Treasure hunting is a dangerous business - not only does it usually involve hiring a team of foreign peasants to aid you in your quest that, movie lore has taught us, will contain at least one treacherous killing machine that works for one of your rival, not to mention navigating ancient tombs and cities that are no doubt filled with all manner of cool but deadly traps, but, as Hyper Lode Runner teaches, you are also destined to lose basic motor functions, such as jumping and beating the jolly rogers out of your enemies. Shady.
Hyper Lode Runner is a fairly simple game. As in other Lode Runner titles, you control a treasure hunter. The aim is to clear each stage of all the gold, while avoiding rival hunters. Your character can not jump, and has no real attack move (despite the cover art portraying your character shooting laser guns at skeleton warriors... in fact, that cover bears no relevance to the game... ho-hum). All he can do is dig a whole in some types of brick. This hole fills again after a few seconds. Enemy hunters can be killed this way (although a replacement hunter arrives on the scene when they do), or it can be used to get treasure. This is where the puzzle aspect comes in. You will frequently find a piece of gold buried in the ground that you can easily get too. However, you must plot your course so that you can get out again without being buried alive. On other occasions you may apparently have collected all of the gold on the level, but still not have access to the exit. In this case it is likely that a rival hunter has some gold, and he must be trapped and buried in order to steal his horde.
On many levels you will find a key, which opens up a separate room on the level, effectively doubling the size of each stage. Rather than just being a bonus area, these backrooms are often tougher than the main area. Make no mistake, this game is a real toughie.
This is also a game with bucketloads of levels. Fortunately there is a level select, although if you are new to the series I recommend trying the levels in order. While this prevents the game from being too frustrating - getting 11 levels in when the batteries die, for example - it also keeps the challenge up, as to have access to all the stages you need a code, which is only gained by doing well in the previous stages.

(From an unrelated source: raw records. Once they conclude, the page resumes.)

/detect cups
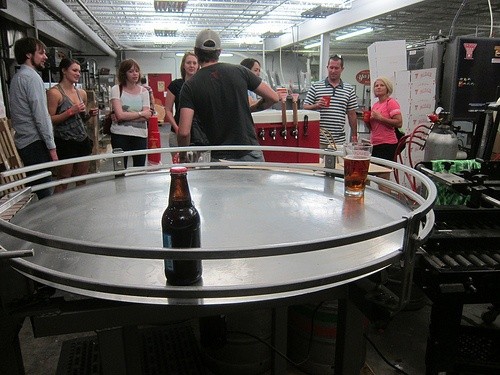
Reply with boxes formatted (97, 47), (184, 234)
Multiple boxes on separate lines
(343, 142), (373, 197)
(90, 109), (97, 117)
(277, 88), (286, 100)
(321, 96), (331, 107)
(364, 111), (371, 122)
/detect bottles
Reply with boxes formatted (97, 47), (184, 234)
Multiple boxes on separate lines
(79, 109), (91, 122)
(162, 167), (202, 285)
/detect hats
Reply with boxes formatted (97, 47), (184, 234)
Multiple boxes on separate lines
(195, 27), (222, 50)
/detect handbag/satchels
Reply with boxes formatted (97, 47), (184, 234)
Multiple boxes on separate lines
(394, 128), (406, 154)
(104, 83), (123, 135)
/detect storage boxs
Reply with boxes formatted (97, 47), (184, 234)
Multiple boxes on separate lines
(252, 109), (321, 162)
(367, 40), (436, 195)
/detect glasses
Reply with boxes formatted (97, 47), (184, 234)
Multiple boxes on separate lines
(330, 53), (343, 60)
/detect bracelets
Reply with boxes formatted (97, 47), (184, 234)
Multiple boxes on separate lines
(138, 112), (141, 119)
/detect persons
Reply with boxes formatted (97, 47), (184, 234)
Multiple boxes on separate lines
(9, 36), (59, 201)
(237, 58), (263, 108)
(164, 52), (201, 163)
(140, 77), (155, 116)
(362, 77), (402, 193)
(46, 57), (98, 193)
(109, 59), (152, 178)
(177, 29), (279, 162)
(302, 54), (359, 163)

Also available is a level creation feature. While initially your own levels will be, frankly, awful - either too overcrowded, or almost completely empty, and you may often make it inadvertently impossible - with time you will be creating levels almost as good as those available in the main game. With so many options available here (three types of floor, ladders, backrooms, tightropes.....) this game allows for near infinite possibilities, and gives the game heaps of replay value.
The graphics and sound here are nothing special, although as this is an early Game Boy title this is forgivable, and never detracts from the gameplay.
This game also has a two-player link up mode (although due to the relative obscurity of the game none of my friends were willing to risk buying it, so I don't know what this involves).
Although the platform elements of the game are far behind the likes of Mario in the quality stakes, and the puzzle elements are hardly gonna rival Tetris, this is a simple, fun, little game. If you can find a copy somewhere I'd recommend it, but not having it in your collection isn't worth losing sleep over.